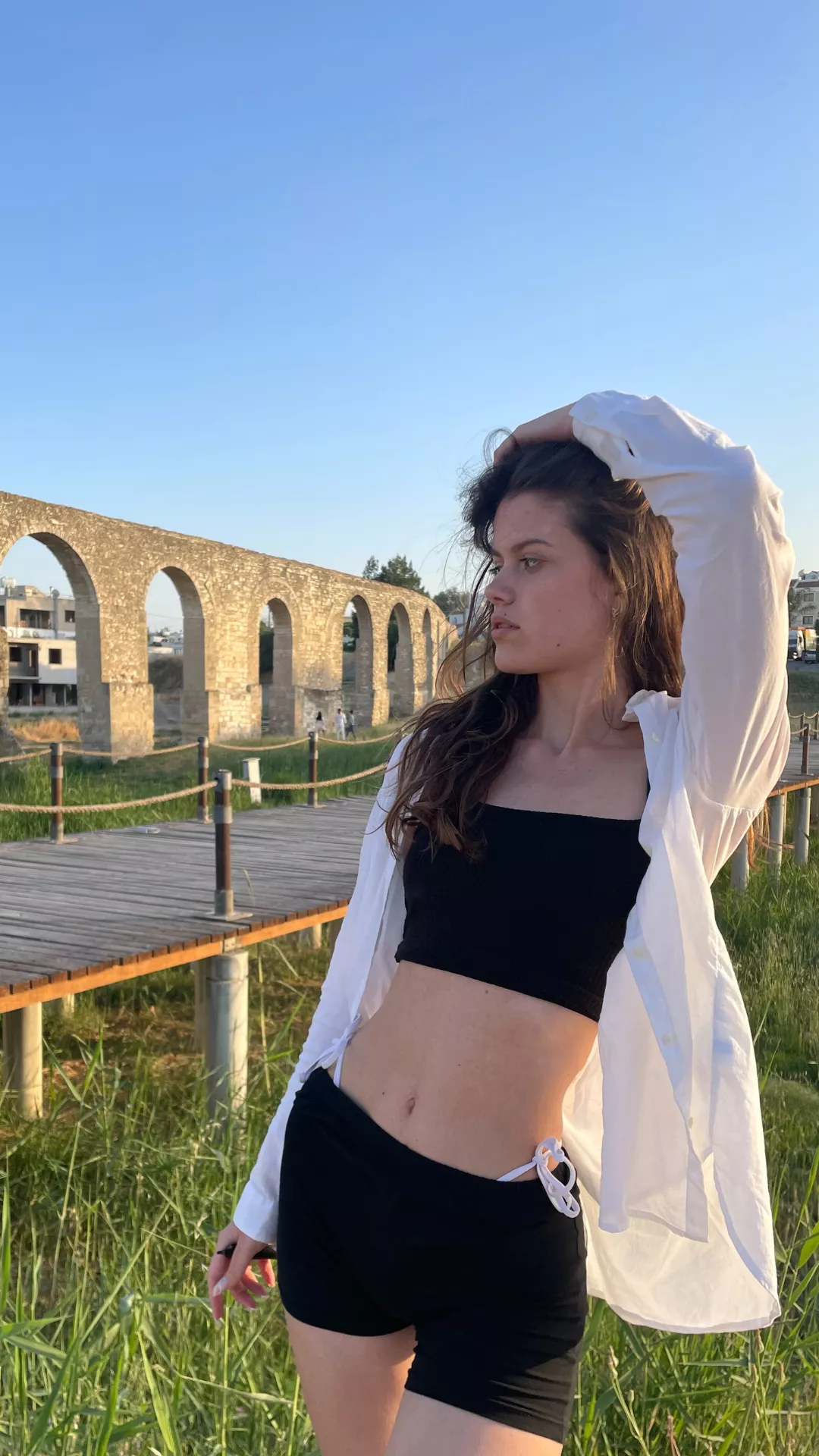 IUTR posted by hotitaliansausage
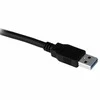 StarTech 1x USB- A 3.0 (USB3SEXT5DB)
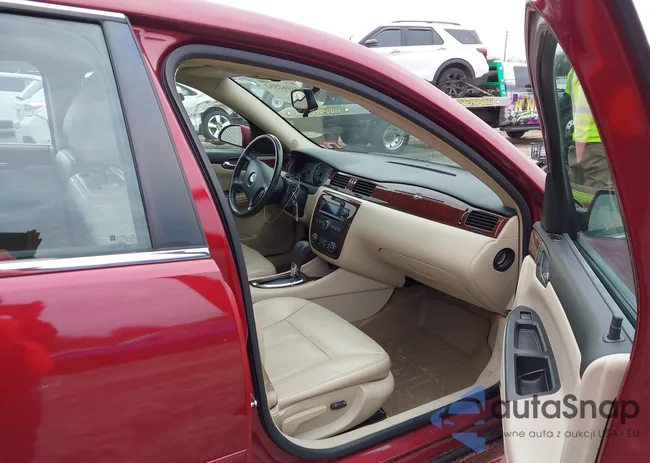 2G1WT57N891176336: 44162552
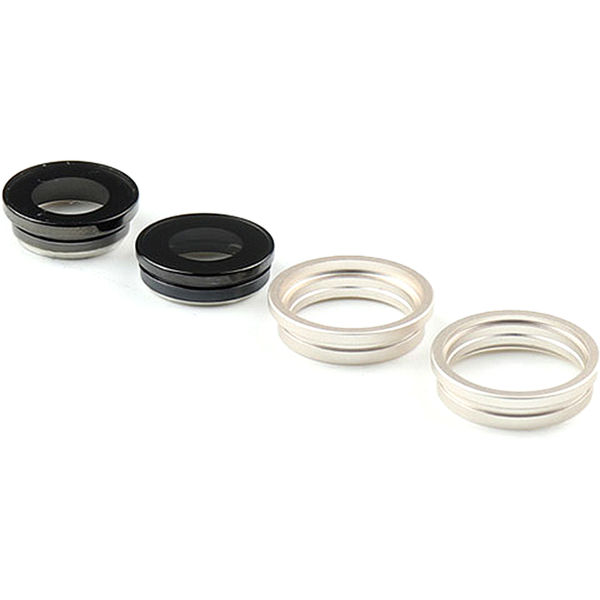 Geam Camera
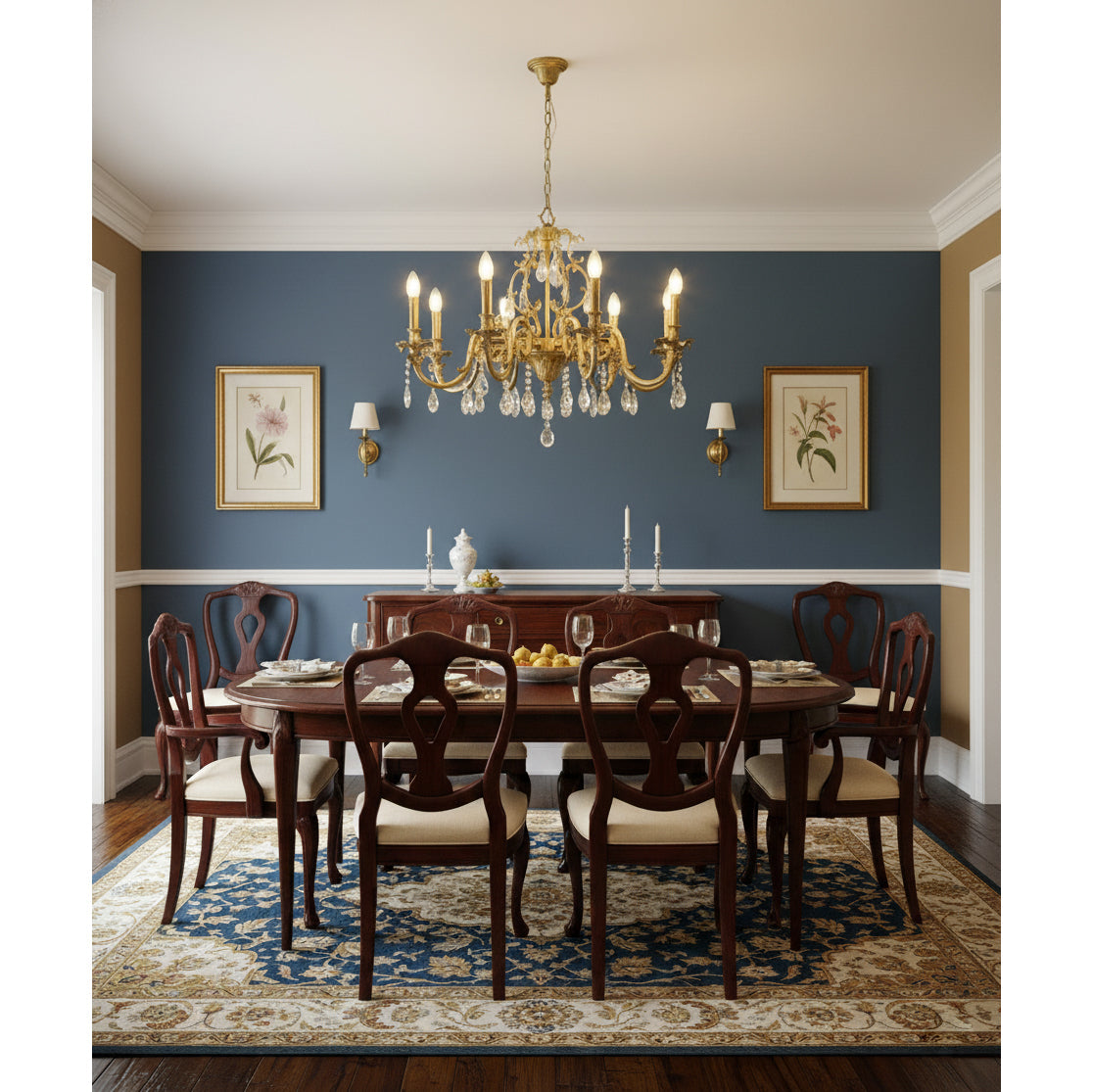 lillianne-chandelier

> Exercise aim:
Return each line of the data above word for word, leaving out the pictures.

> Your solution:
 IUTR posted by hotitaliansausage
 StarTech 1x USB- A 3.0 (USB3SEXT5DB)
 2G1WT57N891176336: 44162552
 Geam Camera
 lillianne-chandelier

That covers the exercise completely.